We did our on-course testing under optimal laser rangefinder conditions – clear days with no rain, fog or overly bright light, all items that can adversely impact distance accuracy.

All manufacturers claim that their lasers are accurate to at least +/- 1 yard (or meter) under optimal conditions, and in 2012 some manufacturers were able to reduce that to +/- 0.5 yard (see Table 1, below). During our tests we found that all of the devices were essentially equal when it came to accuracy. Meaning that when we were able to lock on to a target, the distance that came back was accurate across all devices tested. Some devices will display distances in increments of 0.1 yards, although the manufacturers do not indicate that the device is accurate to +/- 0.1 yards (thus you can have a reading, for example, of 153.2 yards, and have accuracy of +/- 0.5 yards).

Where the units are differentiated is in the ability to lock on to a target. This is affected by both technical factors (the quality and magnification of the optics and the device’s software algorithms) and user interface factors (how heavy the device is, whether it is held by two hands). It’s a different issue from accuracy, and we address it in Ease of Obtaining Readings.
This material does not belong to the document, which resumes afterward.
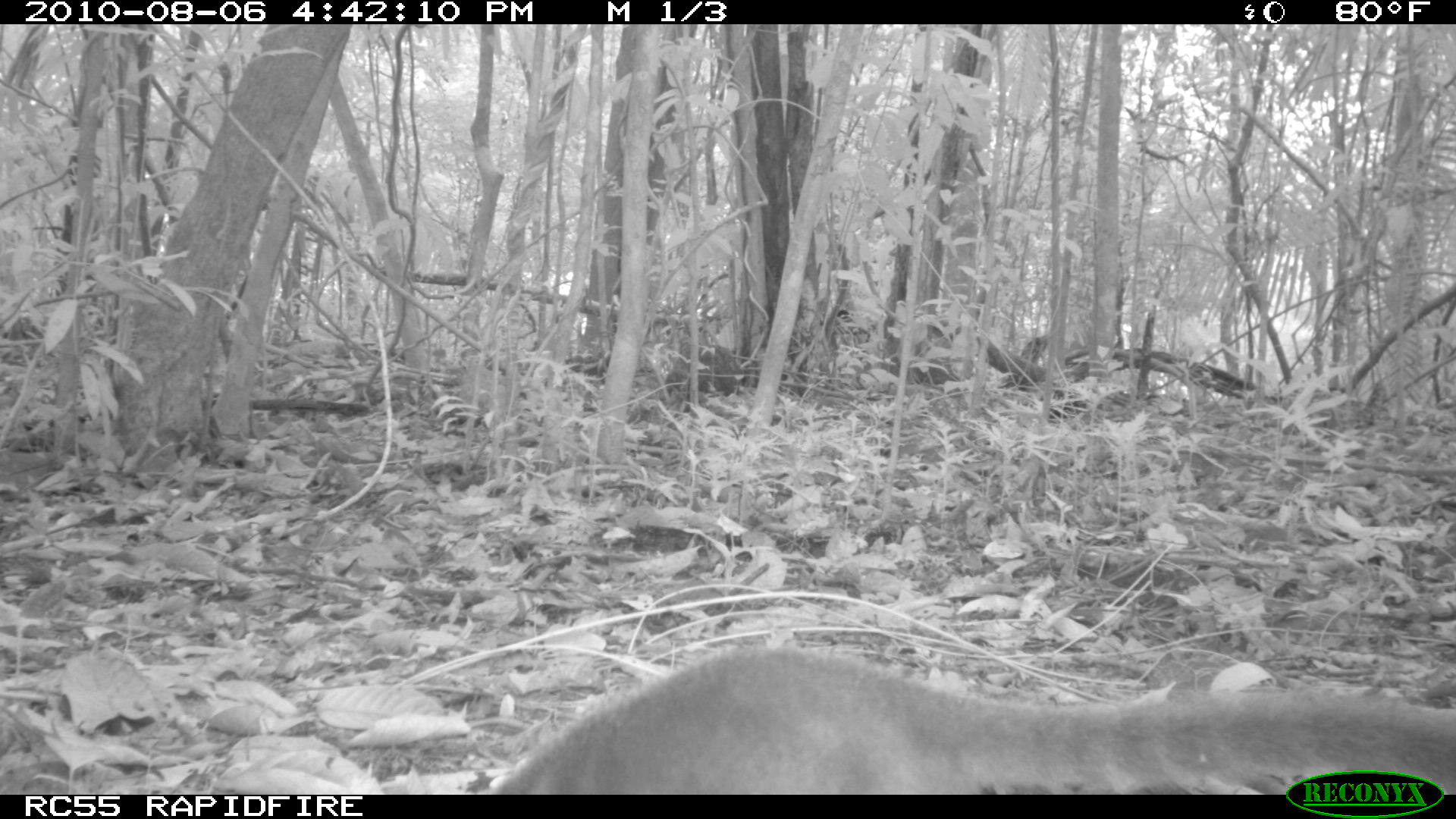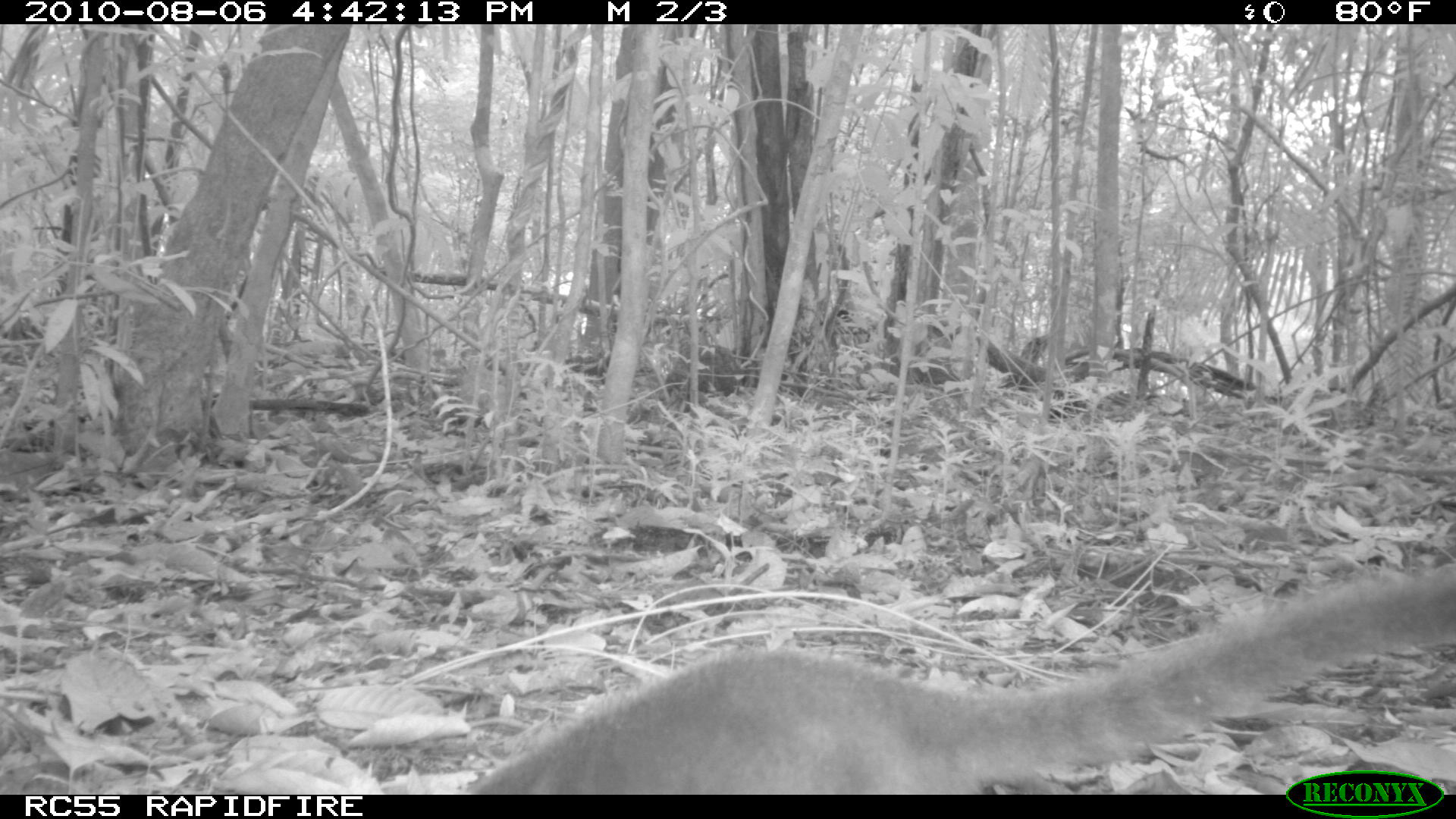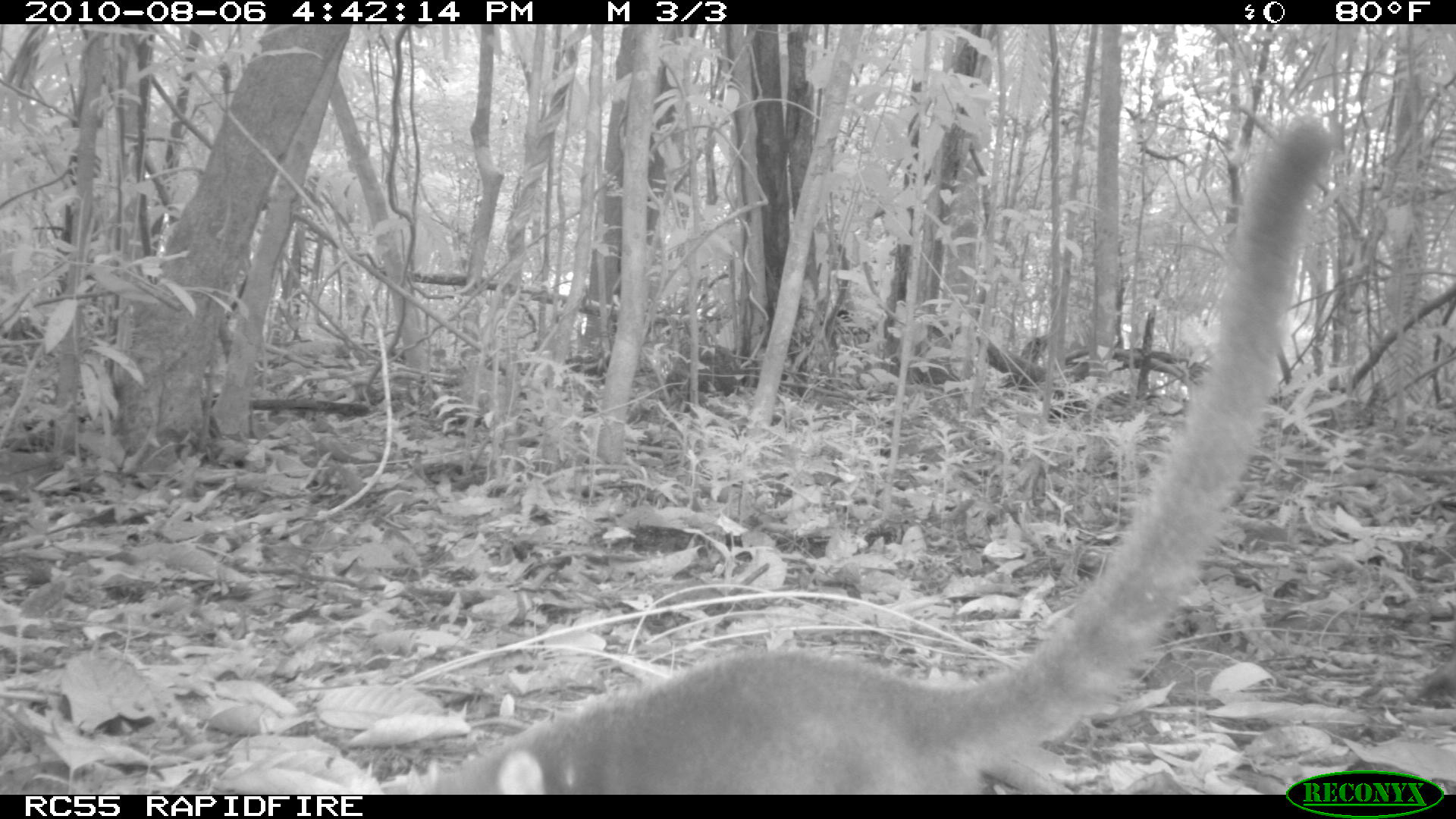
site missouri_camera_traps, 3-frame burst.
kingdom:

When there is significant elevation change, don’t be surprised if your laser rangefinder is showing a different distance reading from your partner’s GPS device. GPS devices measure distance based upon a bird’s-eye view of the hole, and thus do not account for elevation differences between the player and the target. Laser rangefinders, on the other hand, provide distance to the target in a straight line, regardless of elevation change. So if you sketch this out with point A being where the user is standing, point B being where the target is (at a different elevation than the user), and point C being where the target would be if it was at the same elevation as the user, you’ll realize that you’ve drawn a right triangle. The GPS determines the length of line AC. But that isn’t the actual length! The laser rangefinder determines the length of line AB, which is the hypotenuse of the triangle. Your math teacher will be happy if you remembered that the length of the hypotenuse is greater than the either of the sides of the triangle, and your golf pro would be thrilled if you apply this knowledge to your play.

For those who don’t mind bending the rules, there are laser rangefinders that provide the user with the slope compensated distance to targets. Is this cheating? Yes. But it is an excellent learning tool. By playing a few rounds on your favorite courses with a slope-compensating rangefinder, you will learn to compensate for elevation changes on approach shots. This should mean more greens hit in regulation when you hit the course without the device.

Table 1. Manufacturer Claimed Accuracy

Laser Rangefinder Accuracy
Bushnell Hybrid Laser GPS +/- 1 yard
Bushnell Tour V3 +/- 1 yard
Bushnell Tour V3 Slope +/- 1 yard
Bushnell Tour Z6 Up to +/- 0.5 yard
Bushnell Pro 1M +/- 1 yard
Bushnell Pro 1M Slope +/- 1 yard
Callaway iQ* Up to +/- 0.1 yard
Callaway RAZR* Up to +/- 0.1 yard
Laser Link QuickShot +/- 1%
Laser Link Red Hot +/- 1%
Laser Link Switch +/- 1 yard
Leica Pinmaster 2 +/- 1 yard/meter to 400 yards
+/- 2 yards/meters to 825 yards
+/- 0.5% over 825 yards
Leupold PinCaddie +/- 1 yard/meter
Leupold GX-1i +/- 1 yard/meter
Leupold GX-2i +/- 1 yard/meter
Leupold GX-3i +/- 0.5 yard/meter
Leupold GX-4i +/- 0.5 yard/meter
Opti-Logic InSight GL +/- 1 yard/meter
Opti-Logic InSight GT +/- 1 yard/meter

* Notes:
Callaway does not indicate the accuracy of these devices, rather these are the distance increments shown on the display.